Launching the new ReliefWeb for the United Nations
Two weeks ago we finalized roughly 3 months of work by launching the new ReliefWeb website built by the Development Seed’s folks. ReliefWeb, spawned by OCHA (the United Nations Office for the Coordination of Humanitarian Affairs), has been providing around the clock information on humanitarian emergencies and disasters since 1996. It delivers reports, maps and job opportunities to the humanitarian community and helps countless organizations coordinating emergency assistance.
A spread development team
The site was developed by Development Seed who handed it over to us in January; Alex Barth gives a great run down of the features and new organization of the site in his latest blog post. Having been working with their team in the past, we were excited taking on the launch and maintenance of their latest creation.
The United Nations’ team was spread over Geneva and New York, with a mix of technical, editorial and managerial staff in both offices. Working with both teams added over the diversity of the overall team, which included American, French, Chinese, Japanese and British members. We are very much looking forward to keep on working with the ReliefWeb team in leading the next phase of developments.
This is not an unusual organization for us; we tend to have spread teams, working ourselves out of Shanghai and having clients all across Asia, Europe and the US. Despite the geographical stretch, our agile approach usually works well, working asynchronously with the various members of the team on various timezones. As we’ve previously stated, Open Atrium and an agile approach is crucial to that type of collaboration.
The technical stack
The site is running on Drupal 7, which was the main motivator for porting the Features, Context and Strongarm to the latest version of Drupal. The search is powered by Sphinx, which generates faceted search across the various sections of the site.

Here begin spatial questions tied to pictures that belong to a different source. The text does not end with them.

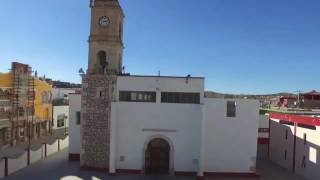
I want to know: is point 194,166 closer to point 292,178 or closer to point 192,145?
point 192,145

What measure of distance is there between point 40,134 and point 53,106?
5502 millimetres

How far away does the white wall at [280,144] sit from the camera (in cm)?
2792

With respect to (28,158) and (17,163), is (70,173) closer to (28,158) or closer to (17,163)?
(17,163)

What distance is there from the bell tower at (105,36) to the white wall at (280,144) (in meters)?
15.5

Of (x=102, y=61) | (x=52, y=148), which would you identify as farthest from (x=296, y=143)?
(x=52, y=148)

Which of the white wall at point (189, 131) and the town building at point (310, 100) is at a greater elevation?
the town building at point (310, 100)

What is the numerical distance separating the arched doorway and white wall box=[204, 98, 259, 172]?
309 cm

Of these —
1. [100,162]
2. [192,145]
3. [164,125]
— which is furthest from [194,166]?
[100,162]

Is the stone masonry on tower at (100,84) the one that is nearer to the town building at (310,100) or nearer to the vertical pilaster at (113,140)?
the vertical pilaster at (113,140)

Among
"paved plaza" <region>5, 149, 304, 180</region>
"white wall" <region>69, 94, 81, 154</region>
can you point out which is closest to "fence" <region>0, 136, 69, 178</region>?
"paved plaza" <region>5, 149, 304, 180</region>

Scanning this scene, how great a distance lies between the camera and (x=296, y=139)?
26750 mm

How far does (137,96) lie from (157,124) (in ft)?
8.71

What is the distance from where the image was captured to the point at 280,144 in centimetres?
3034

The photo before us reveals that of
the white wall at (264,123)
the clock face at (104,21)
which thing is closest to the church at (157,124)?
the clock face at (104,21)
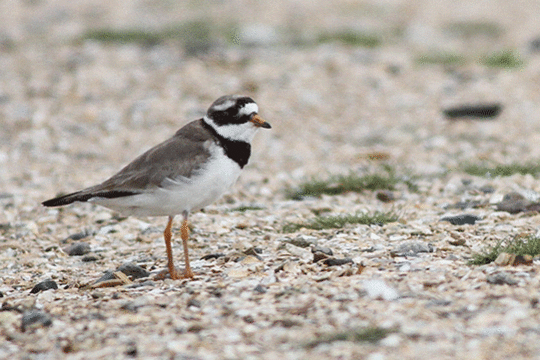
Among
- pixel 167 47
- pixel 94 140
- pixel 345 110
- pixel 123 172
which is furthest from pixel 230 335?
pixel 167 47

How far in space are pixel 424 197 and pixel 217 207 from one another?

Most of the data displayed on the site is tied up to a location; maps are omnipresent and provide a great way of visualizing the worldwide activity of disasters and reports. Development Seed worked directly with the UN to design a specific Mapbox tiles set that follows the UN’s official definition of international borders. Tiles are served through OpenLayers.

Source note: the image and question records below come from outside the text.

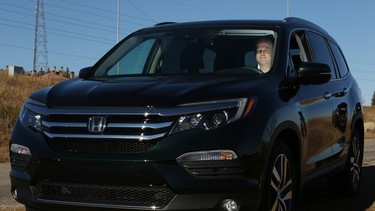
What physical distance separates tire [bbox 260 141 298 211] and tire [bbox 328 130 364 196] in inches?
87.8

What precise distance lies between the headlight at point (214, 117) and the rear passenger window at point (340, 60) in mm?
3296

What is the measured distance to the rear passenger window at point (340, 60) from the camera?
6852 millimetres

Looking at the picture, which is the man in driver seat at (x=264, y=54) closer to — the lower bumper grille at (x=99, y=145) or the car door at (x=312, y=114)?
the car door at (x=312, y=114)

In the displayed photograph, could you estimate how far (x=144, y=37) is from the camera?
5.80 meters

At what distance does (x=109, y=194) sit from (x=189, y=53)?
1.94 metres

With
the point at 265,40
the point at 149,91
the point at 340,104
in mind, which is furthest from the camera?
the point at 340,104

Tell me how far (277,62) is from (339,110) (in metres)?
1.66

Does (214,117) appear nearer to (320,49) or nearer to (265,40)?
(265,40)

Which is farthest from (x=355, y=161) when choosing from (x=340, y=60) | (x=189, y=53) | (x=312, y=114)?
(x=189, y=53)

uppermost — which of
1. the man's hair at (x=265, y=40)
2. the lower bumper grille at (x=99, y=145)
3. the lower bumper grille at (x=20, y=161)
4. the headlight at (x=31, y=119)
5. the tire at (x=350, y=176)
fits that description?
the man's hair at (x=265, y=40)

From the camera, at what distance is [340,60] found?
7.05m

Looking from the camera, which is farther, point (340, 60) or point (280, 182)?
point (340, 60)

Performance-wise, the site is relying on Varnish to cache the content for anonymous traffic. The hundreds of thousands of people subscribing to email notifications also led to the use of SendGrid to handle the sheer number of emails ReliefWeb sends daily. The site is served through Aegir, which allows us to keep a pretty neat release workflow.
Content migration
The previous version of ReliefWeb was built on Lotus Note and represented more than;
- 350,000 reports,
- 150,000 registered users,
- 20,000 maps,
Migrating this content to Drupal was done using Feeds; old content was regularly sanitized and exported to CSV files, Feeds can then grab this content and create the proper nodes, users and taxonomy terms. This approach works well in conjunction with install profiles, keeping structure in code and letting Feeds handle the data.